The field of neural networks is rapidly advancing, with a focus on improving the approximation capabilities of various architectures. Recent research has demonstrated that transformers can overcome the curse of dimensionality, and new techniques have been proposed to enhance the expressive power of these models. For instance, the use of normalizing flows and autoregressive models has shown promise in improving the performance of Bayesian optimization and generative modeling. Furthermore, the development of conformalized methods has enabled the provision of uncertainty quantification and statistical guarantees in synthetic data generation.

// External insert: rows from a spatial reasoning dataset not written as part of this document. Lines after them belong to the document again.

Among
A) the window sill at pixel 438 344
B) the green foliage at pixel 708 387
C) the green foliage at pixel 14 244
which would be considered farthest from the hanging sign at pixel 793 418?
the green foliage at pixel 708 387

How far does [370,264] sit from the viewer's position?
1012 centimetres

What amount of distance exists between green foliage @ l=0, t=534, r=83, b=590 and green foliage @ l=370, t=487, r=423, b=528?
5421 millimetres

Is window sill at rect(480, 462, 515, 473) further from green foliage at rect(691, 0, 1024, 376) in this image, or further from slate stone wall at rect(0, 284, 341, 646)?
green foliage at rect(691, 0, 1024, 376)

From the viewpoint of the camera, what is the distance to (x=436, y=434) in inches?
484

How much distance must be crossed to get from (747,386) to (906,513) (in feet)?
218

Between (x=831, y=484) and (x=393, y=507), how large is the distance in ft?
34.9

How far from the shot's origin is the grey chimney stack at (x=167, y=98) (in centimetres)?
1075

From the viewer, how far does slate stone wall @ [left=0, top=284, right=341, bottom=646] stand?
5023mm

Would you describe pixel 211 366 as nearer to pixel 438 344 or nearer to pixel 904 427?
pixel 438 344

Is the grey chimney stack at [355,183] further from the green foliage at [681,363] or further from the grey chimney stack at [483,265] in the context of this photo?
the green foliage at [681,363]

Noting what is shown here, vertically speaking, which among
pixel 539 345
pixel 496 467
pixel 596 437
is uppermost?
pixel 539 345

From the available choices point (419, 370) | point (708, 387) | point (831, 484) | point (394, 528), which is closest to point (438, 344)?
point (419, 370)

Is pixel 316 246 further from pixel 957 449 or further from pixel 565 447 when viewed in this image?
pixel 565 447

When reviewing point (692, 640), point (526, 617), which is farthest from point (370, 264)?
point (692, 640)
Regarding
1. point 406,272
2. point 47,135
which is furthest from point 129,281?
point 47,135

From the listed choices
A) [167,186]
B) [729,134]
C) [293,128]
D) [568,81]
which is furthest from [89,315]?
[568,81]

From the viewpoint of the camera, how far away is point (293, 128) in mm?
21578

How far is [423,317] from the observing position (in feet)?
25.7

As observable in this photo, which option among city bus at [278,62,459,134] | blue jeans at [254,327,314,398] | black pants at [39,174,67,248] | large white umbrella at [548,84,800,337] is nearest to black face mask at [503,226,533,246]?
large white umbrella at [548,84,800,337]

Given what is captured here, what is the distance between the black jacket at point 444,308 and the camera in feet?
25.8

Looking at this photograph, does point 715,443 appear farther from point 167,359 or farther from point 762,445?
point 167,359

Noteworthy papers include: Transformers Can Overcome the Curse of Dimensionality, which investigates the approximation of Holder continuous functions by transformers. Latent Bayesian Optimization via Autoregressive Normalizing Flows, which proposes a normalizing flow-based approach to Bayesian optimization. Statistical Guarantees in Synthetic Data through Conformal Adversarial Generation, which presents a framework for generating synthetic data with provable statistical guarantees.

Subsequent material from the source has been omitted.